Endocrine Abstracts

Cardiac contractility, electrophysiology and energy metabolism are markedly dependent on the level of circulating thyroid hormone. Some of the effects are secondary to changes in heart rate and systemic blood pressure, but most genes involved in the effects on cardiac function are transcriptionally regulated by T₃. Knock-out models in which expression of the various T₃-receptors (TR) was manipulated indicate a principal role of TRα, although signalling through TRβ is possible. Cardiac conversion of T₄ to T₃ is minimal, at least in rodents, and the level of plasma T₃ is the determining factor under normal conditions. Impaired T₃-signalling may in part explain the critical changes in cardiac gene expression that are seen in pathological hypertrophy of the heart following chronic hemodynamic overload or following myocardial infarction (MI). Reduced expression of TRs was indeed found in some rodent models of heart failure and normalizing TR expression through viral transfection improved contractile function. However, other studies reported increased expression of TRs at later stages of remodeling.
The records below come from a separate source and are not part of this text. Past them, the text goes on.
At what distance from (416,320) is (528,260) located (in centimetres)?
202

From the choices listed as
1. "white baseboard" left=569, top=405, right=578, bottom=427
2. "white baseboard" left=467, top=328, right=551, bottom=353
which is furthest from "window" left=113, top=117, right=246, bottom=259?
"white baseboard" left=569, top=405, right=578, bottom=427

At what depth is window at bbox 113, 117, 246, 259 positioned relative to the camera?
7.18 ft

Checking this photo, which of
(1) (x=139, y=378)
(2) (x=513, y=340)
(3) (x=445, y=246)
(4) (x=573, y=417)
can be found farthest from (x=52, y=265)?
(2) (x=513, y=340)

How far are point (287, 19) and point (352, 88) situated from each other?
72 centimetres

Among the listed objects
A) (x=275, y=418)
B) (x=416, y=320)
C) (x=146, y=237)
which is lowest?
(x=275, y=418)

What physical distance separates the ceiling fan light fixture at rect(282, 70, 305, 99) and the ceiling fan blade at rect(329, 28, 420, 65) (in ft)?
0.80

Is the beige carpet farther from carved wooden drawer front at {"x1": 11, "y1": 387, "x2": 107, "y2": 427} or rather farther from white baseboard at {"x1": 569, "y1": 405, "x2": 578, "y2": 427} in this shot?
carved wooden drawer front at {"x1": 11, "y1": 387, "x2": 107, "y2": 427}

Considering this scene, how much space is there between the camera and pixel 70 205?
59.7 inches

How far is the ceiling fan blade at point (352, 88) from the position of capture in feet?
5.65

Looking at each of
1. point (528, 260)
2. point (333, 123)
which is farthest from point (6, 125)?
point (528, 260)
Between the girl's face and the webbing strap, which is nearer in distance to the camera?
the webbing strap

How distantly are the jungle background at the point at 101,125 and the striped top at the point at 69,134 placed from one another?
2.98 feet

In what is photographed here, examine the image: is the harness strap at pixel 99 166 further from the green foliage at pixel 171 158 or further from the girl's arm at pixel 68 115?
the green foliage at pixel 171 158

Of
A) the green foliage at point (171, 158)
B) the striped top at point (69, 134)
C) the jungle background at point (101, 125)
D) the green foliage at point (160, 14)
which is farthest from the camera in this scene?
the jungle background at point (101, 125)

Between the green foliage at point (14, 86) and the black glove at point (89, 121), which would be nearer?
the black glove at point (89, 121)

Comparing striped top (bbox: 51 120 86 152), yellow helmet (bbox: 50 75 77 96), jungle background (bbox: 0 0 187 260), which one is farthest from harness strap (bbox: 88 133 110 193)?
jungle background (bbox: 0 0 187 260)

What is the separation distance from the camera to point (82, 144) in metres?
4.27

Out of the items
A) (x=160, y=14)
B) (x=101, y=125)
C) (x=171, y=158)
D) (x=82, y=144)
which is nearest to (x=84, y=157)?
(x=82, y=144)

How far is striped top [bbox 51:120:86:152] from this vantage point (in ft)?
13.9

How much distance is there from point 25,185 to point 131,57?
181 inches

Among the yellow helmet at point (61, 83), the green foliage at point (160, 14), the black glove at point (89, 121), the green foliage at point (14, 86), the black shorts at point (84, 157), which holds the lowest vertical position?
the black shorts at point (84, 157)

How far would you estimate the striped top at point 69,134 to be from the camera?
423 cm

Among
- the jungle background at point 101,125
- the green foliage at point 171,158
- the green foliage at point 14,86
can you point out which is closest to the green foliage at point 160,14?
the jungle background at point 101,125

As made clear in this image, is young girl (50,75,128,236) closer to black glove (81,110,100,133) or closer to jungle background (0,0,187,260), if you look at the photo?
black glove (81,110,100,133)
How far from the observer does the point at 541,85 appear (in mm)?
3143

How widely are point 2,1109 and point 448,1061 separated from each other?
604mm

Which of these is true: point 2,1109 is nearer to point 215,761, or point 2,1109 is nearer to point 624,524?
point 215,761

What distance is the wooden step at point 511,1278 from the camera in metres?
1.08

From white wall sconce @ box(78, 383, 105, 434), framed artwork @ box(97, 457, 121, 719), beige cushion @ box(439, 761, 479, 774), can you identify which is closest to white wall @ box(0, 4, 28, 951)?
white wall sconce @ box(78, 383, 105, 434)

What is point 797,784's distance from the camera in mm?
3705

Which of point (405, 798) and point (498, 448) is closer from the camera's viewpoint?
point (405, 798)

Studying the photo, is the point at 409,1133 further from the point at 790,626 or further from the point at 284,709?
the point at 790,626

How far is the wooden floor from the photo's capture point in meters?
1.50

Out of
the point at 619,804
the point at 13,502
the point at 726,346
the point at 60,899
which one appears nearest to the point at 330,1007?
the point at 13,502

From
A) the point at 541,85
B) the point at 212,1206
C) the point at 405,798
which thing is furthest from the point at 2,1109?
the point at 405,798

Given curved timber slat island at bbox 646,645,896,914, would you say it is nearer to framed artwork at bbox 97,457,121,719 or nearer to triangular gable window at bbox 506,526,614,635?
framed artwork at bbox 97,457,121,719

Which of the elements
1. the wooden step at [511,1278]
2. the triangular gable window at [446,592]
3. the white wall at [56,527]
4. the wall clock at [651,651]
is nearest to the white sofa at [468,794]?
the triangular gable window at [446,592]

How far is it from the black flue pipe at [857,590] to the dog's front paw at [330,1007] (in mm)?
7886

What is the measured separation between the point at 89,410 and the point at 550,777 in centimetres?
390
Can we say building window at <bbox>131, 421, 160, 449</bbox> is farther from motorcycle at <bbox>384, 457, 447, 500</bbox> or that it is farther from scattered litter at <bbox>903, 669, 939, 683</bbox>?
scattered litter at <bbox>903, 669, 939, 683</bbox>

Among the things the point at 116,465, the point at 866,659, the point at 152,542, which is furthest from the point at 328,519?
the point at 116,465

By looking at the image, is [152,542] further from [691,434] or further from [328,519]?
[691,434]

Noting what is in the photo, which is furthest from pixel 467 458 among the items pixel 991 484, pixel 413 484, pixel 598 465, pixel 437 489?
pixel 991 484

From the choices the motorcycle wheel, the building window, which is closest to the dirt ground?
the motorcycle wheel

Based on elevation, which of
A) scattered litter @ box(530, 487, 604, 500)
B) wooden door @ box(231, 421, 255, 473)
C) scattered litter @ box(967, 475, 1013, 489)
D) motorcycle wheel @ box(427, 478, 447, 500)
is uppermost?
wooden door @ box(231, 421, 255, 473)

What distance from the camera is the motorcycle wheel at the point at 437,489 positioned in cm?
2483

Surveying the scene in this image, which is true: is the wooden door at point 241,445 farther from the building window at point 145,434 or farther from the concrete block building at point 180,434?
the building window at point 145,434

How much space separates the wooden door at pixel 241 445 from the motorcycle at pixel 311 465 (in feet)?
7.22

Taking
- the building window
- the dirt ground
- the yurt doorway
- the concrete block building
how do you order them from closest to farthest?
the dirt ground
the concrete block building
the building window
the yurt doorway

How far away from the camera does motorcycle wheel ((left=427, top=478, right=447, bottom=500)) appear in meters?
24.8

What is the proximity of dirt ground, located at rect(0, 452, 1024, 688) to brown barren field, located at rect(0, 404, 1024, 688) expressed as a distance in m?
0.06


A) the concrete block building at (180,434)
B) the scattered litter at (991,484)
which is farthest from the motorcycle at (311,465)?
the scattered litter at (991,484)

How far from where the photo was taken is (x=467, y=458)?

Several studies now report the re-expression of cardiac deiodinase type 3 (D3) in pathological hypertrophy. D3 inactivates T₃ and T₄ and is mainly expressed in tissues during development. The stimulation of D3 activity in pathological hypertrophy is associated with severe impairment of cardiac T₃ signaling. Hypoxia-induced signaling appears to drive D3 expression, which is also seen in other metabolically stressed cell types. Impairment of T₃ signaling will reduce energy turnover and the induction of D3 may be seen as an adaptive response. However, in the heart it will also aggravate the changes in gene expression that contribute to contractile dysfunction in pathological remodeling.